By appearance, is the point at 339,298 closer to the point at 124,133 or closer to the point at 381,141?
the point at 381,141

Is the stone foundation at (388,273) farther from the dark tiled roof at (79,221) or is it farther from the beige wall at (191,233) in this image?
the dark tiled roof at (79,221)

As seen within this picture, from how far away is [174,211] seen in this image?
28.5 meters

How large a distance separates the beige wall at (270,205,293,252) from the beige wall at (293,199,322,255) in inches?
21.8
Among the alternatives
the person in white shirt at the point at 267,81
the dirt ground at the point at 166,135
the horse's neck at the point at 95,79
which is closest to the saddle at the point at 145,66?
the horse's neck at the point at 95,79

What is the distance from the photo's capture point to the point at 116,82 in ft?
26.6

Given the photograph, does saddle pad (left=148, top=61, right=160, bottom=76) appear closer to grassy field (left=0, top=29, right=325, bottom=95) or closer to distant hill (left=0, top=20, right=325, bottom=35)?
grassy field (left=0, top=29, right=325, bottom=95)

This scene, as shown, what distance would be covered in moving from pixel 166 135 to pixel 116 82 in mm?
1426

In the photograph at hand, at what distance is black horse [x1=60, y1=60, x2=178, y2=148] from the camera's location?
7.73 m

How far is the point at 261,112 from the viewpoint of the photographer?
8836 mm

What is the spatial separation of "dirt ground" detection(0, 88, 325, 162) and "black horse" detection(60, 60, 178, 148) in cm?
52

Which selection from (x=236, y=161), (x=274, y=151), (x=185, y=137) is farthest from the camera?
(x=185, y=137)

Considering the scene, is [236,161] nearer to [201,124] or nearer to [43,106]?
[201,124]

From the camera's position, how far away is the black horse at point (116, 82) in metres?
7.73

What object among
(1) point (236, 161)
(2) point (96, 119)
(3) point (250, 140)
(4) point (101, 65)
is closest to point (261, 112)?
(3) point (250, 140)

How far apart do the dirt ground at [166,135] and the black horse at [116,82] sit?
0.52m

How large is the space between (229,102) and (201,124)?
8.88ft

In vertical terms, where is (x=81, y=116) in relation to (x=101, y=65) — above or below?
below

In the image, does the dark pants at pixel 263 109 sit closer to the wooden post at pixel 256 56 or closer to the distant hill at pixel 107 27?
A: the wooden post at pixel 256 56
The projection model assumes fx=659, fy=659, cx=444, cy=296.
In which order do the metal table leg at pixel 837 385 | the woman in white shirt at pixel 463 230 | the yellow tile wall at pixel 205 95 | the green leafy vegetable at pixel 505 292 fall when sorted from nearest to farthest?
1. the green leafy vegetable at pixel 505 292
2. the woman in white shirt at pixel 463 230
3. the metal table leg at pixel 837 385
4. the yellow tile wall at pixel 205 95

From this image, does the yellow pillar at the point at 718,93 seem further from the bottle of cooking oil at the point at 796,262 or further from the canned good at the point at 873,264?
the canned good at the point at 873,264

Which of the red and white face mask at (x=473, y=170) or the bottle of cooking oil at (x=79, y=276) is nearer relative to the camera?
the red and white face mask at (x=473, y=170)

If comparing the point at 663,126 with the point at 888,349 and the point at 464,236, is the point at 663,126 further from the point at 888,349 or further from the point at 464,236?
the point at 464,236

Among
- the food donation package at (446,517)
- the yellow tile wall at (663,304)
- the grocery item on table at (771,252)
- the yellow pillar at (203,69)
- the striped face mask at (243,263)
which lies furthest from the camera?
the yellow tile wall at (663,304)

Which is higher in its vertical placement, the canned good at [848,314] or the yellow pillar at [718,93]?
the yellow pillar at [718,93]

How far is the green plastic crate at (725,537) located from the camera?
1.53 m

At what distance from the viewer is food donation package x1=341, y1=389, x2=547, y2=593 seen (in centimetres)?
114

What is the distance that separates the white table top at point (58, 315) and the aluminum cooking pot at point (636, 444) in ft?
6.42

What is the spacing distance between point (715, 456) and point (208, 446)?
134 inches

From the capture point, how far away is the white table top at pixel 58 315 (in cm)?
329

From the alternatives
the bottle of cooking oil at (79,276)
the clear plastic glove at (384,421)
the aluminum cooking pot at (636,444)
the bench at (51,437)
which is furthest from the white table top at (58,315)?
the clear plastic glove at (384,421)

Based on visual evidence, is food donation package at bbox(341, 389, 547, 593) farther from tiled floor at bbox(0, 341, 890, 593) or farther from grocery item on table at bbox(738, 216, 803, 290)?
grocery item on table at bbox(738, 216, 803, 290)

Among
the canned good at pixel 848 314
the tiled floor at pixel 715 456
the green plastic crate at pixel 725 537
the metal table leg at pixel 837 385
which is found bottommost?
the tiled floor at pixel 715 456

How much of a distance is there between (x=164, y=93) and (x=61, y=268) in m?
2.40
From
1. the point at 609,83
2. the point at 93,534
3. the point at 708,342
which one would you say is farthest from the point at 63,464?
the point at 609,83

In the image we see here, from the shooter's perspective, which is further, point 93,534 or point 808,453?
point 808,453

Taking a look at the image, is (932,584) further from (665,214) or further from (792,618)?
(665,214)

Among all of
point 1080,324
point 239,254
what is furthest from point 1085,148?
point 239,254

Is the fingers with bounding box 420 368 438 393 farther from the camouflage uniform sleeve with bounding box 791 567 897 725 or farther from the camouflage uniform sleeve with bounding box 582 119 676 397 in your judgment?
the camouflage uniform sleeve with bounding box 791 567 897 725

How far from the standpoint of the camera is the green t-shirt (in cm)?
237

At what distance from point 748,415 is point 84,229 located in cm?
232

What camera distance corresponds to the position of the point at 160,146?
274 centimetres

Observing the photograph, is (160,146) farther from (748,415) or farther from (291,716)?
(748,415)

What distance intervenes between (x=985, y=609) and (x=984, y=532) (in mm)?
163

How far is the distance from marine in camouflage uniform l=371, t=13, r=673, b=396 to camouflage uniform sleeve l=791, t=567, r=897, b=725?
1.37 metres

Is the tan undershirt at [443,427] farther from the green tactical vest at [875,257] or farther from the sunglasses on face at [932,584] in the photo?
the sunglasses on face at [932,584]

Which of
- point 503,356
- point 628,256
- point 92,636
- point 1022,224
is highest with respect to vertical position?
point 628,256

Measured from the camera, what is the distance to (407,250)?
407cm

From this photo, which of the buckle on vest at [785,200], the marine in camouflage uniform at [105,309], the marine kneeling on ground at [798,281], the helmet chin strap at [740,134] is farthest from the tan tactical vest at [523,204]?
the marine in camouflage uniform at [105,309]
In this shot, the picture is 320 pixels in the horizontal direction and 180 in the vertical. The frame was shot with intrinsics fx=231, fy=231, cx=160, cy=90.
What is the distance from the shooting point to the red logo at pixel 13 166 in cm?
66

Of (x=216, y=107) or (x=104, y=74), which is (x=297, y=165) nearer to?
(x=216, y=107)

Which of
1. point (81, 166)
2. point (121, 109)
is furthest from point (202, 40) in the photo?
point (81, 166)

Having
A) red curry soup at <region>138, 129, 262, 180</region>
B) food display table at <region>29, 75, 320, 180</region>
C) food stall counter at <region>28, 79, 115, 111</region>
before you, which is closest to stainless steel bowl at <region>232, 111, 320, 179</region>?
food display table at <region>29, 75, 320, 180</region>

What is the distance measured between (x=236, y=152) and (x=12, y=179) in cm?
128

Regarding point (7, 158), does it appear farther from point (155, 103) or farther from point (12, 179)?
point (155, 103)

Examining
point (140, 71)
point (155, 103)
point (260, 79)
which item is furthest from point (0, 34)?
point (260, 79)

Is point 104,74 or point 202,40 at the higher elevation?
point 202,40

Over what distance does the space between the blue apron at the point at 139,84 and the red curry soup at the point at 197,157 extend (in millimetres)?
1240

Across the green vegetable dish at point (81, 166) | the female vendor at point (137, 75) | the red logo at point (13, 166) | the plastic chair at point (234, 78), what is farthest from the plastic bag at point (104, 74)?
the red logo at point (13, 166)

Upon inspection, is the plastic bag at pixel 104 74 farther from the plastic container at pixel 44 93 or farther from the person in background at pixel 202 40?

§ What the task asks:
Revise the material from the line containing "How far is the distance" up to and including the line containing "1.37 metres", replacing "marine" with "soldier" and keeping everything else the same.

§ Answer to this problem:
How far is the distance from soldier in camouflage uniform l=371, t=13, r=673, b=396 to camouflage uniform sleeve l=791, t=567, r=897, b=725?
1.37 metres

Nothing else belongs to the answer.